LOS ANGELES -- An $82 million Sun Valley Public Improvement Corp. bond issue that funded a road through undeveloped land west of Phoenix might face an accelerated payoff this month, according to a disclosure notice released Friday.

The Sun Valley assessment lien refunding bonds, Series 1987 A, can become immediately due and payable if a letter-of-credit provider declares a default in connection with a complex reimbursement agreement, the notice says.

Lawyers representing the improvement corporation and Maricopa County, Ariz., prepared the notice. The country, while not liable for repayment of the Sun Valley bonds, approved part of the transaction's details.

The disclosure statement stresses that the county and improvement corporation "cannot determine if the actual default notice will be given or the timing of such notice." But lawyers said they wanted to inform bondholders of the possibility that payment on the full amount of principal and accured interest could be accelerated.

The country and the improvement corporation said they "have been advised that an event of default may have occurred" and may be continuing under a reimbursement agreement between financial guarantors of the transaction.

The reimbursement agreement initially involved Security Pacific National Bank and Heron Financial Corp. Security Pacific provided protection for bondholders with a direct-pay, irrevocable letter of credit. In turn, Security Pacific expected repayment for any draws through a guarantee from Heron financial, part of a London-based conglomerate.

Bank of America which recently merged with Security Pacific, is now the letter-of-credit provider.

The possible default under the reimbursement agreement requires action by the close of business in London on July 30, 1992, according to Friday's statement.
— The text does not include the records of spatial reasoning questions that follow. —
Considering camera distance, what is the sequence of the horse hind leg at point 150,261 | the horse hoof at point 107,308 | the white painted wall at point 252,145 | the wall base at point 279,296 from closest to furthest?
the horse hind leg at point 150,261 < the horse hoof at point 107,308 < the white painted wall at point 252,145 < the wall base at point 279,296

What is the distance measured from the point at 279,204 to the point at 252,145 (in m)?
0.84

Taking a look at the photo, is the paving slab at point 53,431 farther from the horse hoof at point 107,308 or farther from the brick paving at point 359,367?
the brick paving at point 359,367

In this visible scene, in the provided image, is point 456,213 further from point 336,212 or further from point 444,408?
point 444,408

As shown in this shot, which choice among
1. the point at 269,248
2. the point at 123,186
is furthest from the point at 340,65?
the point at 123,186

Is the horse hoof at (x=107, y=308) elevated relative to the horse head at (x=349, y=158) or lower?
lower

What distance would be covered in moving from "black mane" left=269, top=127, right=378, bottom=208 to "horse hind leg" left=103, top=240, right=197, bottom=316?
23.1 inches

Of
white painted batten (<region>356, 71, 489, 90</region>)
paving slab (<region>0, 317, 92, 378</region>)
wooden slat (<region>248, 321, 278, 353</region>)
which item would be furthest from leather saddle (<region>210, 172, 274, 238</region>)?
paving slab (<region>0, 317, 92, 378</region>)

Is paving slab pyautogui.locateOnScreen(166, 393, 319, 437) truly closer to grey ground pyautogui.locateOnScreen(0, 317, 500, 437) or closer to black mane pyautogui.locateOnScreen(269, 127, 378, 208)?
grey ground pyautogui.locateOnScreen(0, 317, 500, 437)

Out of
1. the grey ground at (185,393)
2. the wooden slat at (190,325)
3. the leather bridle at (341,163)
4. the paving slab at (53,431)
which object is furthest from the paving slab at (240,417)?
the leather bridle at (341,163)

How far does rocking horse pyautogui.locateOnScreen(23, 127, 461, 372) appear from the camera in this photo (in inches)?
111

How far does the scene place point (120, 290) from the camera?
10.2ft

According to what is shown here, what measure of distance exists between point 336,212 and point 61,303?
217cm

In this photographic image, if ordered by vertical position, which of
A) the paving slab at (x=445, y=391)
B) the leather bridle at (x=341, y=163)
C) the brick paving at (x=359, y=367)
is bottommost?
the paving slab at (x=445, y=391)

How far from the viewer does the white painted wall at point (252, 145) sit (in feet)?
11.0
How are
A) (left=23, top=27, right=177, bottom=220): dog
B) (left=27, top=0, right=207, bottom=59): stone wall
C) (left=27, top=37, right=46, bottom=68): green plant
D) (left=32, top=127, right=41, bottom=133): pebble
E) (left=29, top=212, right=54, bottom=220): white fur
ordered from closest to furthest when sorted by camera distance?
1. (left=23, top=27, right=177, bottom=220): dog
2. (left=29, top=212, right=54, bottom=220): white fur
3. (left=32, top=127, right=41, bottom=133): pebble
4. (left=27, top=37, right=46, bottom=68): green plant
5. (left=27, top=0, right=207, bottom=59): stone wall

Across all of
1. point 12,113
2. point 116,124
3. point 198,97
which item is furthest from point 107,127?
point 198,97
Otherwise, Bank of America "may deliver a written notice, effective as of July 31, 1992, that an 'event of default' has occurred and is continuing under the pertinent indenture pertaining to the [Sun Valley] bonds," the statement continues.

Based on the letter-of-credit support, Moody's Investors Service rates the Sun Valley bonds Aa3 and Standard & Poor's Corp. rates them A-plus.

Private supporters of the road pitched the financing idea to Maricopa County in the mid-1980s as a means of permitting access to about 48,000 acres of undeveloped land 40 miles northwest of Phoenix.

County supervisors supported the deal partly because they were offered title to a public road for which they paid none of the construction costs. Rather, assessments on the land would cover the financing.

But a booming real estate market in the Phoenix area ran out of steam in the late 1980s. And the softening market hit hardest in remote areas of Maricopa County, where land speculation had been particularly intense because of high-growth expectations.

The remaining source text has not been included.